▸ What is asked:
Look below for the line with "How far does", and from there restate every line word for word until the entries end.
START Entries
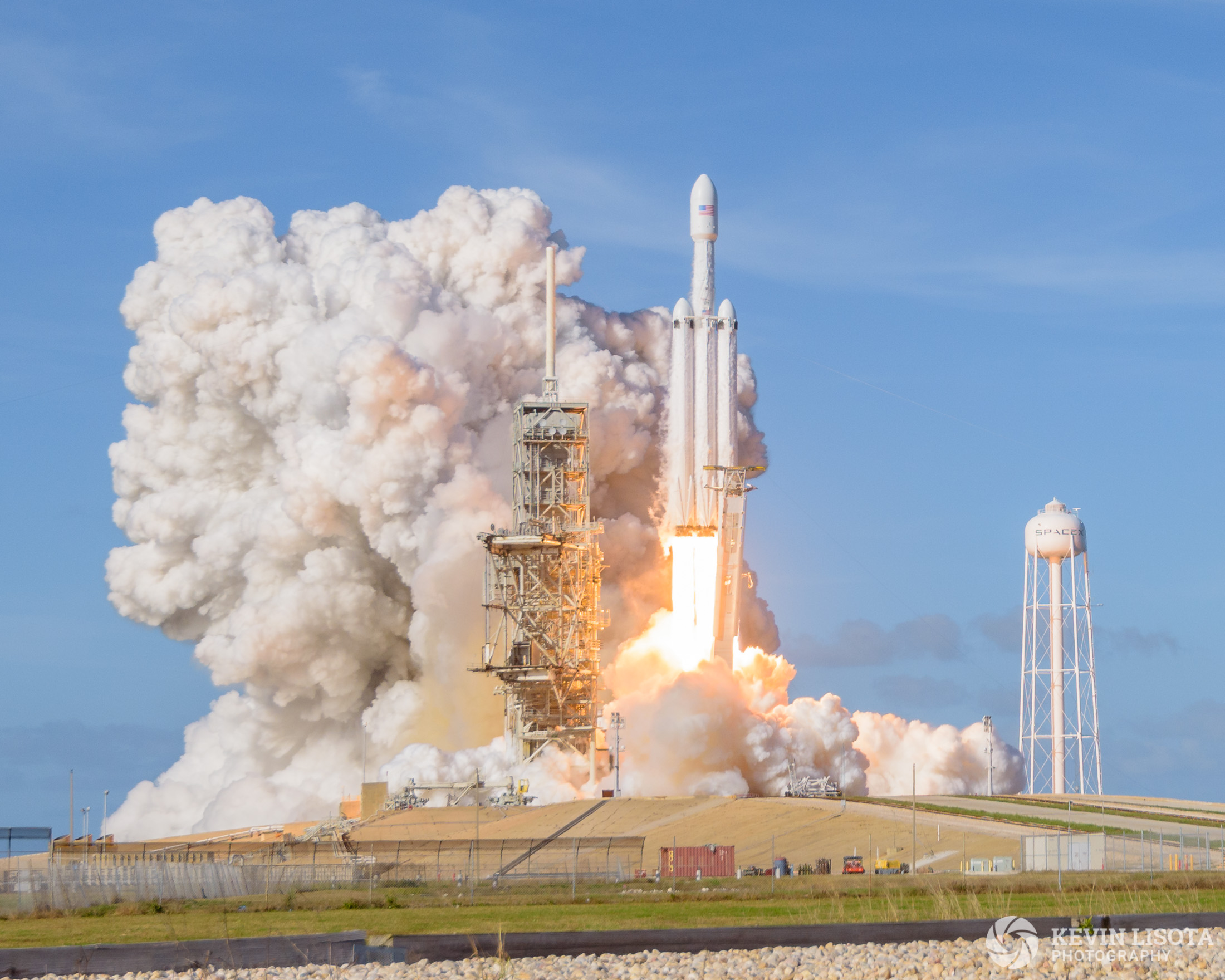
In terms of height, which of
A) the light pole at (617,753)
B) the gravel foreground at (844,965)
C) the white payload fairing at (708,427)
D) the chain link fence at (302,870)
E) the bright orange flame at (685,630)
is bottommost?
the gravel foreground at (844,965)

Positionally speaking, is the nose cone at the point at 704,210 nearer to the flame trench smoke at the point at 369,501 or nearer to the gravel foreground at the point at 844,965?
the flame trench smoke at the point at 369,501

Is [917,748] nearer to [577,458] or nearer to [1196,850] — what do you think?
[577,458]

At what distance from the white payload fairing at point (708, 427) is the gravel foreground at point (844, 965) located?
157 ft

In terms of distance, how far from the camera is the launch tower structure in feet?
223

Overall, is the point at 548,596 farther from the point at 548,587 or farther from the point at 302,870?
the point at 302,870

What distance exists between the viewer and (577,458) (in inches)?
2753

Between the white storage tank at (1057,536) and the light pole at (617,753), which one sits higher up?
the white storage tank at (1057,536)

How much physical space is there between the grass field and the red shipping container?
3.94 metres

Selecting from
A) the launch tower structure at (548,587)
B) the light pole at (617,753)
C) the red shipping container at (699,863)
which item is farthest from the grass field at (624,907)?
the launch tower structure at (548,587)

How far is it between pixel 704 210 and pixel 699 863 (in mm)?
31997

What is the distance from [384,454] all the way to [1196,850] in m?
37.8

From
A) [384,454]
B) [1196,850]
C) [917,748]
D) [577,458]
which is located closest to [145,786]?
[384,454]

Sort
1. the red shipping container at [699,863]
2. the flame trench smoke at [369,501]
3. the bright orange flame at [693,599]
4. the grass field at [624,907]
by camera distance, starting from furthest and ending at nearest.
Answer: the flame trench smoke at [369,501]
the bright orange flame at [693,599]
the red shipping container at [699,863]
the grass field at [624,907]

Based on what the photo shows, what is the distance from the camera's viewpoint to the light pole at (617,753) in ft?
204
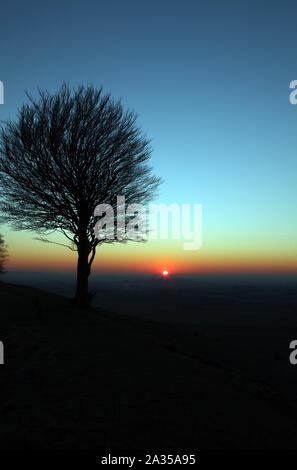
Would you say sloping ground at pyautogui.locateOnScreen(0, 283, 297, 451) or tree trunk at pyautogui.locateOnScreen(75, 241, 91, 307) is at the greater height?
tree trunk at pyautogui.locateOnScreen(75, 241, 91, 307)

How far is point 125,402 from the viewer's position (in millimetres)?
5594

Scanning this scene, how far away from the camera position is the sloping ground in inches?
175

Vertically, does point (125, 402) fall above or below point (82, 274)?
below

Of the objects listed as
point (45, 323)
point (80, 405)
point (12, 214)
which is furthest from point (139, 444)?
point (12, 214)

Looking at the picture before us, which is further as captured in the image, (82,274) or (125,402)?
(82,274)

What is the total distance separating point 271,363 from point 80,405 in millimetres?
9878

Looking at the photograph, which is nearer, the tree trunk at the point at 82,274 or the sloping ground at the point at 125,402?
the sloping ground at the point at 125,402

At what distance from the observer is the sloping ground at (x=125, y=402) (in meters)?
4.45

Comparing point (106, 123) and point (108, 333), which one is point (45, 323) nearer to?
point (108, 333)

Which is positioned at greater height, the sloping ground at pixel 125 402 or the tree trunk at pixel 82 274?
the tree trunk at pixel 82 274

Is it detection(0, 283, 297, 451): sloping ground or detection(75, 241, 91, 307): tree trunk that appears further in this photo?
detection(75, 241, 91, 307): tree trunk

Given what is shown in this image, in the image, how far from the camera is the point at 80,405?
18.0ft
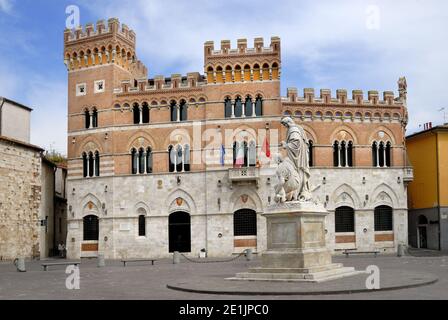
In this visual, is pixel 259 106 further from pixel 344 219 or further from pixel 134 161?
pixel 344 219

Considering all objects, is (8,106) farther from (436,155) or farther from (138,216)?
(436,155)

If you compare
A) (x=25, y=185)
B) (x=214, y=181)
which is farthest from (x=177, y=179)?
(x=25, y=185)

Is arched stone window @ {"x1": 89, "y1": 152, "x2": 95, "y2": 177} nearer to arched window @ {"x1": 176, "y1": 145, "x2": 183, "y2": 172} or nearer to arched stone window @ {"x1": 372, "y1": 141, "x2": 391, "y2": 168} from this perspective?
arched window @ {"x1": 176, "y1": 145, "x2": 183, "y2": 172}

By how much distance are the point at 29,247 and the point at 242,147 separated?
688 inches

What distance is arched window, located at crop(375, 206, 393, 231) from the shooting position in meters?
45.8

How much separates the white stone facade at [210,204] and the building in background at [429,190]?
3077 mm

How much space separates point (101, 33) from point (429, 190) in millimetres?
28978

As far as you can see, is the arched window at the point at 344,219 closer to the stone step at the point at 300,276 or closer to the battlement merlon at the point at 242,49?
the battlement merlon at the point at 242,49

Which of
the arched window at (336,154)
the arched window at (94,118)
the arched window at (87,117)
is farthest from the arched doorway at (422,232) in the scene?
the arched window at (87,117)

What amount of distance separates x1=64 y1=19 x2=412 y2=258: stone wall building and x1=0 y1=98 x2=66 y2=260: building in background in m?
2.62

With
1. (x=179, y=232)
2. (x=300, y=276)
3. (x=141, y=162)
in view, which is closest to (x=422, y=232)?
(x=179, y=232)

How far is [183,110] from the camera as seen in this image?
46219 mm

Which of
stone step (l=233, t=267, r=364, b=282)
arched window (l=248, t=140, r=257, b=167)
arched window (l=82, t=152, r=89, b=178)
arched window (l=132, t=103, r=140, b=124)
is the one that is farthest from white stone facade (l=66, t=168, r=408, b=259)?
stone step (l=233, t=267, r=364, b=282)

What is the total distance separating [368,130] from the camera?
46531 millimetres
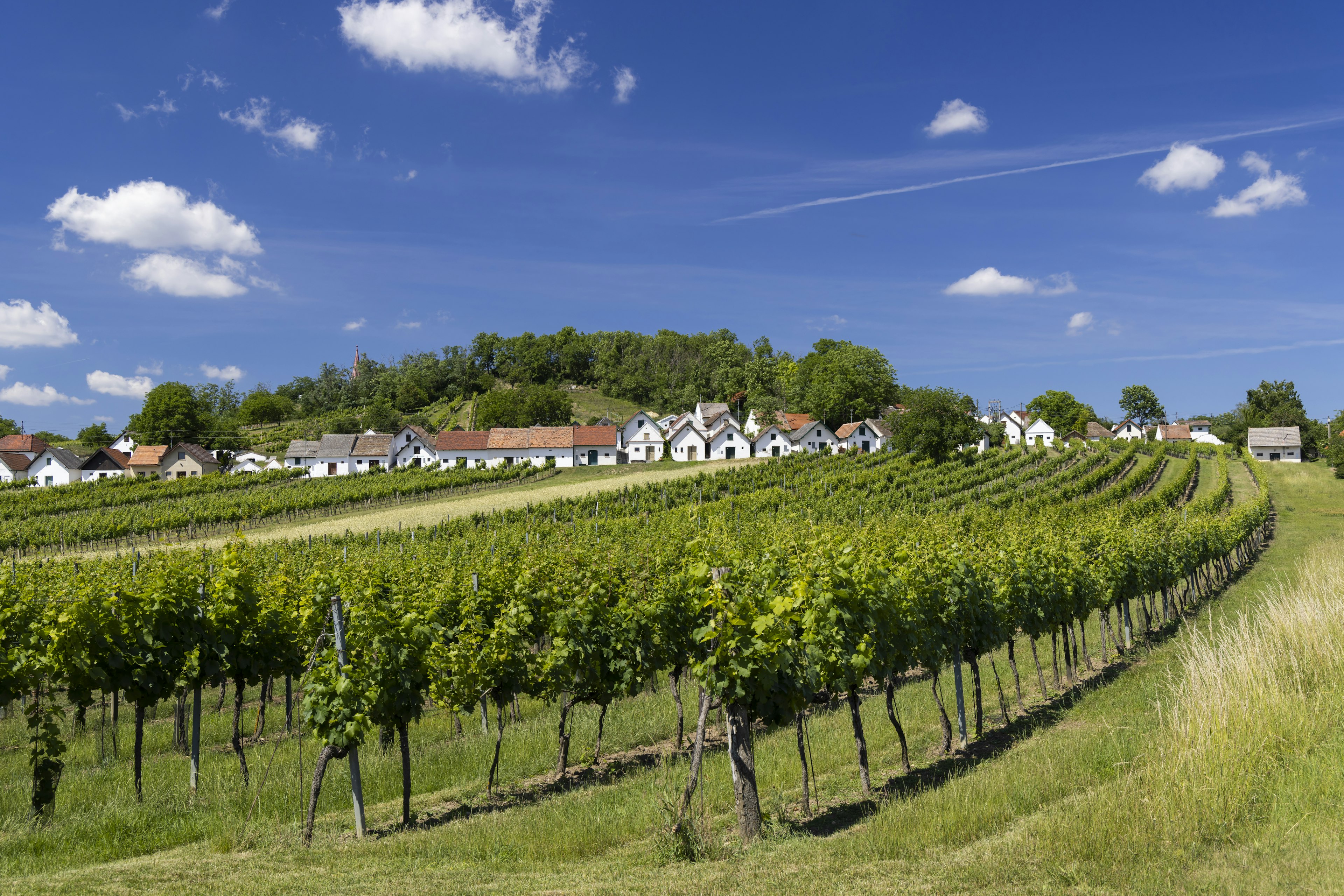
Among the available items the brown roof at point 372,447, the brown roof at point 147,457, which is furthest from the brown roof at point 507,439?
the brown roof at point 147,457

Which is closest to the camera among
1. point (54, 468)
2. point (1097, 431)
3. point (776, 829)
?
point (776, 829)

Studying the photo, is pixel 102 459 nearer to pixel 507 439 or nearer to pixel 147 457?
pixel 147 457

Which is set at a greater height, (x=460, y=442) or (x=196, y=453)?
(x=196, y=453)

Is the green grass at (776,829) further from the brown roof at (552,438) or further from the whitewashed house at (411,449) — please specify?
the whitewashed house at (411,449)

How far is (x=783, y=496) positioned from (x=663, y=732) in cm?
3831

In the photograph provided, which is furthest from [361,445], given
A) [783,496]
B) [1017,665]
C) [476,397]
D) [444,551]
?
[1017,665]

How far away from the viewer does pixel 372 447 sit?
269 feet

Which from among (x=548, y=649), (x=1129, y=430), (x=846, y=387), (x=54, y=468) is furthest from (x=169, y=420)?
(x=1129, y=430)

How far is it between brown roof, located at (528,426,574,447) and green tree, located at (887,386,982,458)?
33076 mm

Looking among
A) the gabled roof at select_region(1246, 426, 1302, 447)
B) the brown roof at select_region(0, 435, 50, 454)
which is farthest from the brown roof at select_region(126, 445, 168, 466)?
the gabled roof at select_region(1246, 426, 1302, 447)

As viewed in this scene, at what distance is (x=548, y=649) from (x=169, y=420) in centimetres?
10554

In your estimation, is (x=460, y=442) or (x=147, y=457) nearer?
(x=460, y=442)

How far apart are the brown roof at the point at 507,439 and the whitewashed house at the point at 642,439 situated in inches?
462

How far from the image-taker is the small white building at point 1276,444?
90125mm
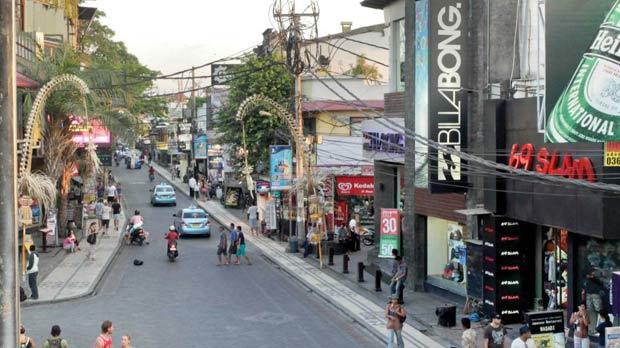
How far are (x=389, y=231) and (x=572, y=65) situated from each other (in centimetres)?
1247

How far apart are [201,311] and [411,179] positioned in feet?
25.2

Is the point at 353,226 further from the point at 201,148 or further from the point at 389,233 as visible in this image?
the point at 201,148

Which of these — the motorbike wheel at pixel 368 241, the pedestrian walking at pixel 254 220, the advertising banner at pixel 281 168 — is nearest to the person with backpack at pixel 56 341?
the advertising banner at pixel 281 168

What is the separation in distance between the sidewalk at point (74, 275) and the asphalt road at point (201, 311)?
0.41 metres

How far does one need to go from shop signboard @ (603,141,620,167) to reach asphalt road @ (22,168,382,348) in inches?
254

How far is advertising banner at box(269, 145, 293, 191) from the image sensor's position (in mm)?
41625

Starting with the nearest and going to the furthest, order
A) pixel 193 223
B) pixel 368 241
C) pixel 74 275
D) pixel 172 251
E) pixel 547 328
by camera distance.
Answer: pixel 547 328 → pixel 74 275 → pixel 172 251 → pixel 368 241 → pixel 193 223

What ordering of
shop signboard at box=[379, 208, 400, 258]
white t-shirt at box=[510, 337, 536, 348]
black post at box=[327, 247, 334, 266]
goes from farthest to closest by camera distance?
black post at box=[327, 247, 334, 266]
shop signboard at box=[379, 208, 400, 258]
white t-shirt at box=[510, 337, 536, 348]

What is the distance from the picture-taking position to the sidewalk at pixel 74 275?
26.3 m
END Entries
▸ Answer to this exercise:
How far does one need to go from shop signboard @ (603,141,620,167) to reach asphalt road @ (22,168,382,348) in inches?
254

How far is advertising banner at box(269, 145, 293, 191) from the image sensor's position (in mm)?
41625

Starting with the nearest and going to the furthest, order
A) pixel 193 223
B) pixel 368 241
C) pixel 74 275
D) pixel 172 251
E) pixel 547 328
by camera distance.
Answer: pixel 547 328 → pixel 74 275 → pixel 172 251 → pixel 368 241 → pixel 193 223

What ordering of
shop signboard at box=[379, 208, 400, 258]
white t-shirt at box=[510, 337, 536, 348]
black post at box=[327, 247, 334, 266]
goes from farthest to closest by camera distance?
black post at box=[327, 247, 334, 266]
shop signboard at box=[379, 208, 400, 258]
white t-shirt at box=[510, 337, 536, 348]

What is the distance from the picture-taking position to the sidewalk at pixel 74 275?
26.3 m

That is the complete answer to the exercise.